Deep Fiducial Inference
This work addresses a computational bottleneck in statistical inference for researchers in fields requiring complex fiducial methods, representing an incremental improvement over existing MCMC-based approaches.
The paper tackles the computational challenge of extracting generalized fiducial distributions in complex scenarios by proposing a fiducial autoencoder (FAE) combined with an approximate fiducial computation (AFC) algorithm, resulting in effective inverse solutions and excellent coverage performance as shown in numerical experiments.

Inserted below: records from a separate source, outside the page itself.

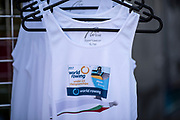 Plovdiv BULGARIA. 2017 FISA. Rowing World U23 Championships. <br /> An Event Shirt [Singlet/ Wife Beater], hanging on display,  <br /> Wednesday. AM, general Views, Course, Boat Area<br /> 09:47:24  Wednesday  19.07.17   <br /> <br /> [Mandatory Credit. Peter SPURRIER/Intersport Images].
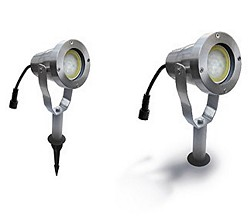 Easy Connect® Strahler Avant / Alu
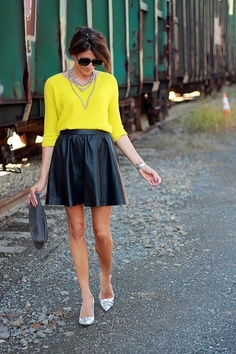 black leather skirt fall 2012 trend style office clothing attire fashion young professional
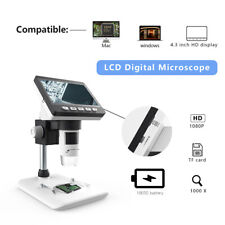 "HD 1080P 4.3"" 1000x  Magnifier Camera Digital Soldering electronic Microscope"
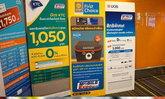 รวมโปรโมชั่นบัตรเครดิต ผ่อน 0% และ cashback ที่งาน Thailand Mobile Expo 2016
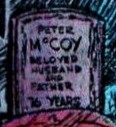Peter McCoy (Earth-616)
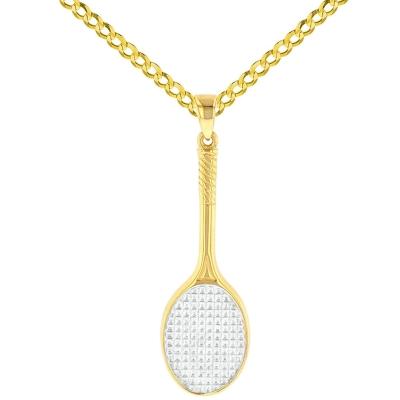 14K Yellow Gold Tennis Racquet Pendant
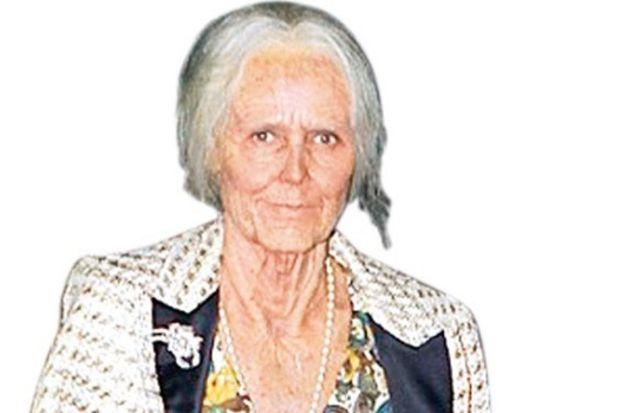 Yaşlan ya Heidi Klum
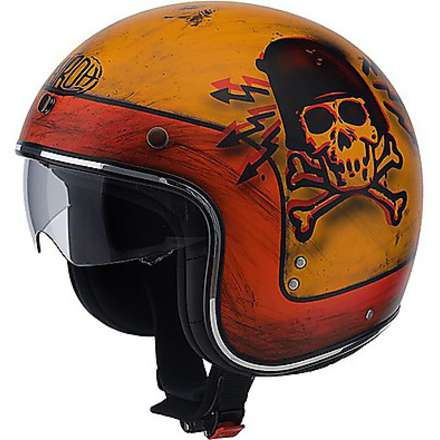 Helm Riot Skulboy Airoh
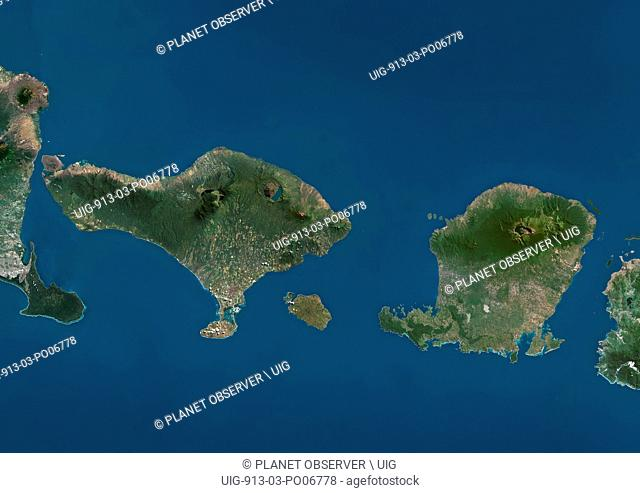 Satellite view of Bali and Lombok. This image was compiled from data acquired by Landsat satellites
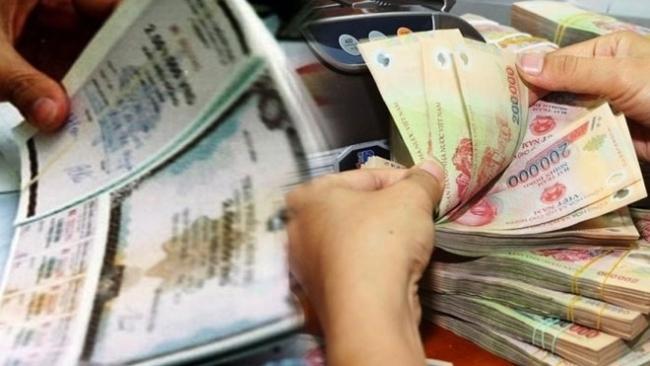 Chi nhánh ngân hàng nước ngoài không được mua trái phiếu chuyển đổi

Since the mid-2000s, there has been a resurrection of interest in modern modifications of fiducial inference. To date, the main computational tool to extract a generalized fiducial distribution is Markov chain Monte Carlo (MCMC). We propose an alternative way of computing a generalized fiducial distribution that could be used in complex situations. In particular, to overcome the difficulty when the unnormalized fiducial density (needed for MCMC), we design a fiducial autoencoder (FAE). The fitted autoencoder is used to generate generalized fiducial samples of the unknown parameters. To increase accuracy, we then apply an approximate fiducial computation (AFC) algorithm, by rejecting samples that when plugged into a decoder do not replicate the observed data well enough. Our numerical experiments show the effectiveness of our FAE-based inverse solution and the excellent coverage performance of the AFC corrected FAE solution.